Now we create a parse_restaurant function that given a html, it parses all the information we need and returns it as a dictionary, we also decided to keep region as an extra column

In [30]:
parser = Parser()
info = parser.parse_restaurant('restaurants_html/1/la-trattoria-enrico-bartolini.html') #Test
parser.show_restaurant_info(info)

restaurantName: La Trattoria Enrico Bartolini
address: Località Badiola
city: Castiglione della Pescaia
postalCode: 58043
country: ITA
region: Tuscany
priceRange: €€€€
cuisineType: Mediterranean Cuisine, Grills
description: After a majestic picture-postcard approach via a long avenue lined with cypress trees and maritime pines, passing vineyards and Maremma cattle along the way, you finally arrive at this restaurant which serves trattoria-style cuisine full of intense, familiar and reassuring flavours.

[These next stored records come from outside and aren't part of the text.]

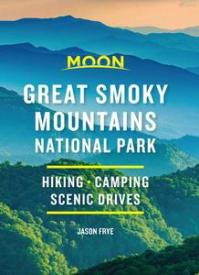 Moon Great Smoky Mountains National Park: Hike, Camp, Scenic Drives (Travel Guide), 2nd Edition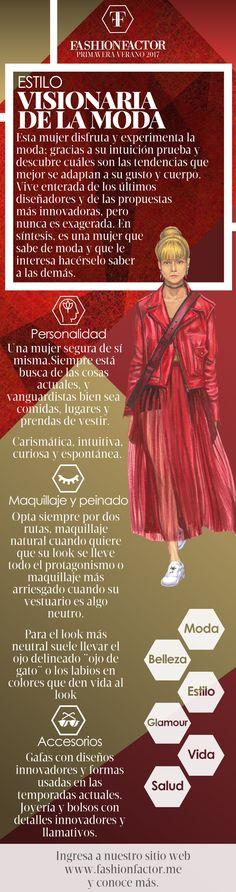 Una mujer segura de sí misma.Siempre está busca de las cosas actuales, y vanguardistas bien sea comidas, lugares y prendas de vestir.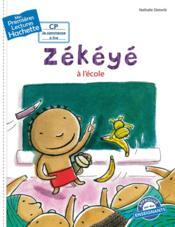 Mes premières lectures ; CP2 ; Zékéyé à l'école - Couverture - Format classique
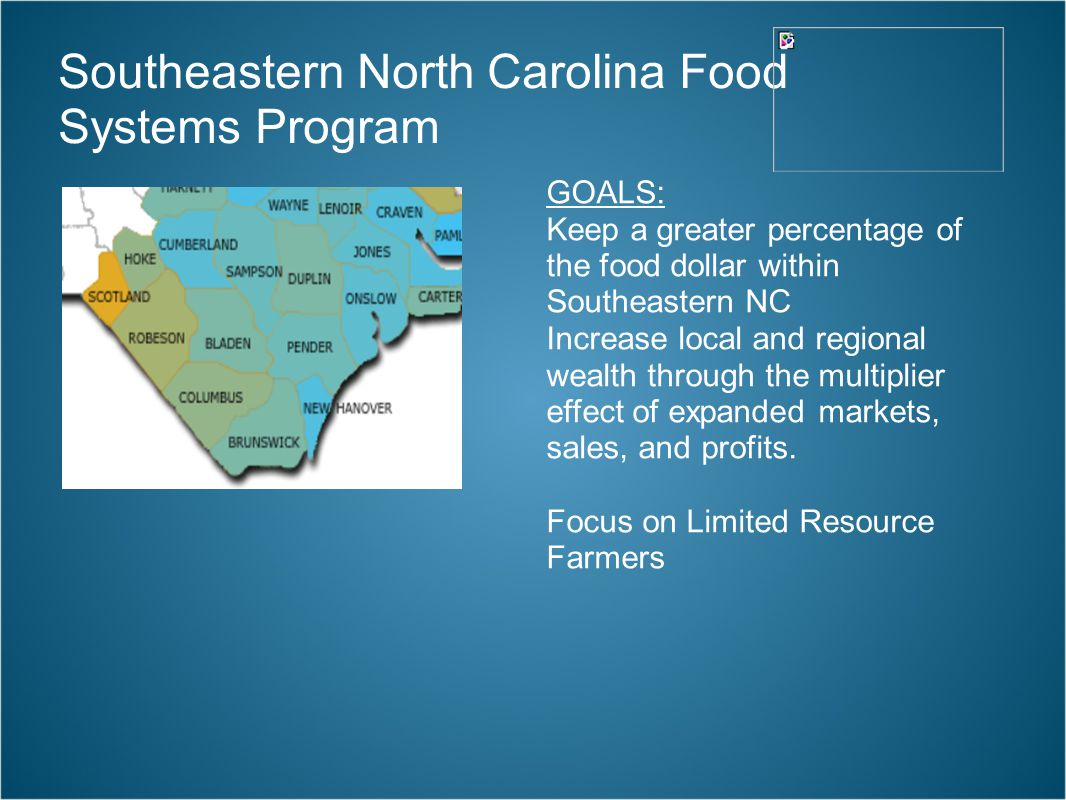 Southeastern North Carolina Food Systems Program GOALS: Keep a greater percentage of the food dollar within Southeastern NC Increase local and regional wealth through the multiplier effect of expanded markets, sales, and profits.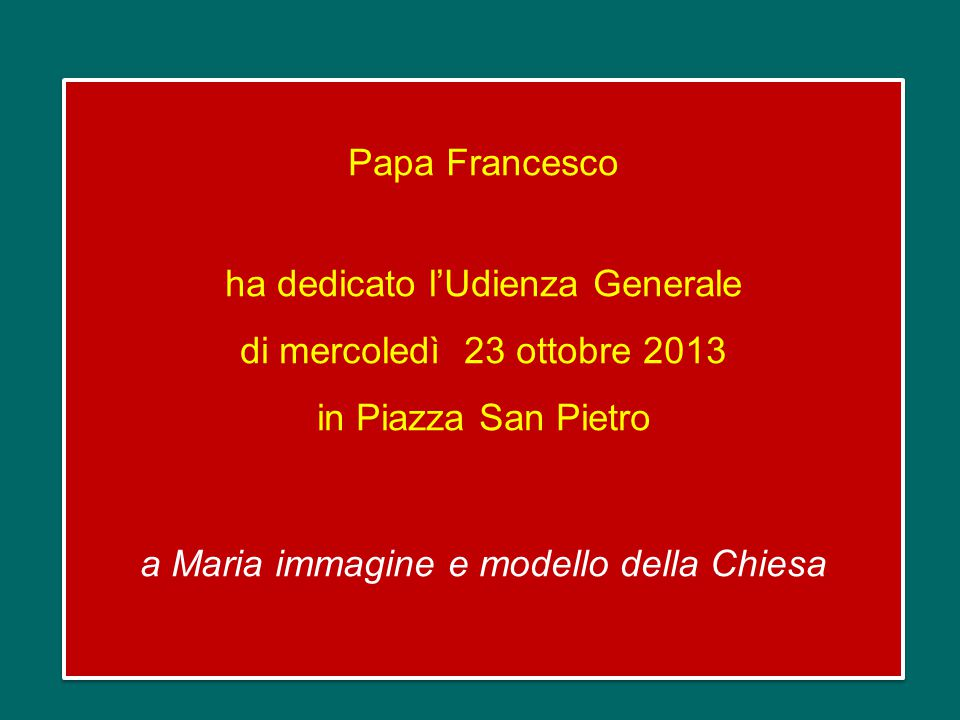 Papa Francesco ha dedicato l'Udienza Generale di mercoledì 23 ottobre 2013 in Piazza San Pietro a Maria immagine e modello della Chiesa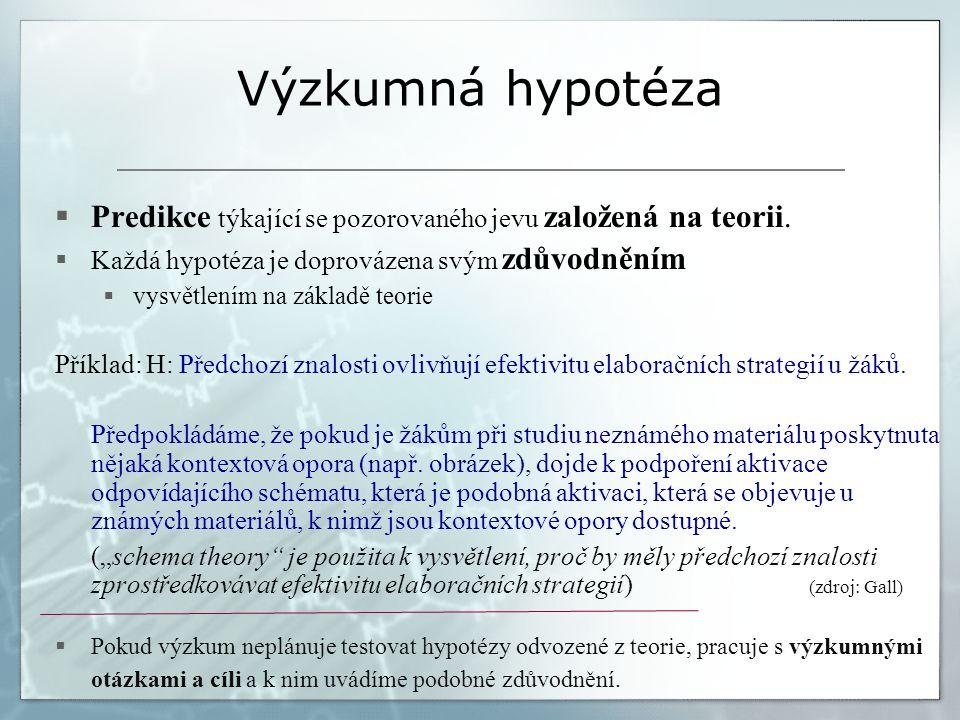 Výzkumná hypotéza  Predikce týkající se pozorovaného jevu založená na teorii.  Každá hypotéza je doprovázena svým zdůvodněním  vysvětlením na zákla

The decor here is elegant with the occasional rustic touch, while the service is of the highest level yet pleasantly friendly and informal. Welcome to Bartolini’s Maremma restaurant! Here, resident chef Bruno De Moura Cossio offers a choice of dishes with one common denominator, namely charcoal grilling. All the dishes served here have been grilled in some way, so that they have a distinctive barbecued flavour. However, although the chef’s Brazilian origins are obvious in many different 

Now we can create a tsv file with all the informations of all the restaurants

In [31]:
root = 'restaurants_html'
output= 'dataset/restaurant_info.tsv'
parser.save_all_restaurant_info_to_tsv(root, output) #actual implementation in Parser class

Data saved to dataset/restaurant_info.tsv


In [32]:
df = pd.read_table('dataset/restaurant_info.tsv', index_col=0)

# <strong> Search Engine </strong>

## <strong> 2.0.0. Preprocessing the Text

Before building the search engine, we need to prepare and clean the restaurant descriptions in our dataset. To accomplish this, we created a class named Preprocessor in preprocessor.py. This class leverages the nltk library to process the text in the description column. It removes stopwords and punctuation, converts the text to lowercase, and applies stemming to reduce words to their base forms. This preprocessing step ensures that the descriptions are standardized, making them more suitable for efficient search and retrieval.

In [33]:
df = pd.read_table('dataset/restaurant_info.tsv')
preprocessor = Preprocessor()
df = preprocessor.filter(df)

[nltk_data] Downloading package stopwords to /home/pavka/nltk_data...
[nltk_data]   Package stopwords is already up-to-date!
[nltk_data] Downloading package punkt_tab to /home/pavka/nltk_data...
[nltk_data]   Package punkt_tab is already up-to-date!


Now let's save the results

In [34]:
df.to_csv('dataset/restaurant_info.tsv', sep="\t")

## <strong> 2.1. Conjunctive Query

In [35]:
df = pd.read_table("dataset/restaurant_info.tsv", index_col=0)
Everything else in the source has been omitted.